◆ **Directions**:
• A. Copy out, word for word, the stretch of the Next.js lesson transcript from "Lesson Description" through "developers may use.".
• B. According to the Next.js lesson transcript, which three directories does Next.js pay special attention to?
• C. Render this sentence from the Next.js lesson transcript in Spanish: "This is the main directory for your application using the App router."

>> start Page extract

Lesson Description
The "Project Structure & Config" Lesson is part of the full, Next.js Fundamentals, v4 course featured in this preview video. Here's what you'd learn in this lesson:
Scott explains that Next.js is heavily opinionated and uses the file system to determine features and functionality. Scott provides an overview of specific file names that have special attention, such as page, layout, loading, and error. He also mentions common patterns and folder structures that developers may use.
Transcript from the "Project Structure & Config" Lesson
[00:00:00]
>> Scott Moss: Okay, in this lesson, we're just gonna talk about structure. Just like, how do you organize this thing? What are the opinions that NextJS enforces versus the opinions that they don't care about? Because it is heavily opinionated and it uses the file system for those opinions. Different file names, different characters inside the file names to determine different features and functionality.
[00:00:26]
So, which one of those are specific to NextJS and which one of those are just my own thing and why I do those things? So that's mostly what this is gonna be about. So let's talk about some of that stuff. So since next JS13, with the app router, you now have this app directory, that's why it's called the App router.
[00:00:42]
Because before next JS13, you had a Pages directory, and that's where all your routes went. Same concept, way different syntax, way different features. They still support it, as you saw when I did the CLI scaffoldings. Do you want the app router? Because if you say no, you'll get Pages.
[00:00:58]
Don't do pages, it's not It. It's easier, don't get me wrong, I think there's less to think about. But with it being less to think about comes less flexibility, less power. You're not taking advantage of some of the newer stuff that a lot of platforms like Vercel offer, so always use the App directory if you're starting from scratch.
[00:01:20]
As far as what NextJS enforces with these directories, it really only touches three of them. So the App directory, there's a public directory where you can put any asset that you want to be exposed on the Internet, so images, things like that, files, whatever you want to be exposed.
[00:01:37]
And then the API directory, that's it. That's the only directories that it pays special attention to. Everything else you can do whatever the hell you want. And then within those directories, it's only specific file names that have special attention, and we'll talk about a lot of those, but so kind of starts with that.
[00:01:56]
So let's talk about the App directory. This is the main directory for your application using the App router. The way that it works is every time NextJS sees something called. And I'm just going over it very lightly now, because we're gonna dive into it in more detail, I just wanna just talk, give you like a preamble.
[00:02:12]
But these are the specific file names or some of them, which is actually a lot more. It's just every time I look at the docs I'm, yeah, there's another thing for that. Nobody uses that though. So the main one is Page, so if you have a file called Page, that's gonna be a route.
[00:02:27]
So if you ever use a routing library, like React router, or something like that, and you have to mainly set those routes up in a component, you don't have to do that. NextJS has its own router that you don't touch, although you can if you want to, but you should probably never do it, otherwise don't use NextJS.
[00:02:43]
You just need to make a page inside of a directory inside the app folder and that's gonna be configured for you. Layout Pretty similar, It's a layout for a route. So what is a layout? It's just a piece of UI that wraps a page and it never changes, that's essentially a layout.
[00:03:00]
We'll talk about that as well. And then you have all these auxiliary ones, like a loading file. This is a page that will show when a page is loading while it's fetching data, show this page until that data is fetched. So it's like a loading screen essentially. Same thing with error, if that page threw an error for some reason, you can show this error screen.

>> end Page extract
>> start Collected data

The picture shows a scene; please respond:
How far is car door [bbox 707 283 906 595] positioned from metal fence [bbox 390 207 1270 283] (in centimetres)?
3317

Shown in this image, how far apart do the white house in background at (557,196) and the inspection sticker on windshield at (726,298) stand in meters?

>> end Collected data

◆ **Full answers**:
• A.
Lesson Description
The "Project Structure & Config" Lesson is part of the full, Next.js Fundamentals, v4 course featured in this preview video. Here's what you'd learn in this lesson:
Scott explains that Next.js is heavily opinionated and uses the file system to determine features and functionality. Scott provides an overview of specific file names that have special attention, such as page, layout, loading, and error. He also mentions common patterns and folder structures that developers may use.

• B. The app directory, the public directory, and the API directory.

• C. Este es el directorio principal de tu aplicación cuando usas el App router.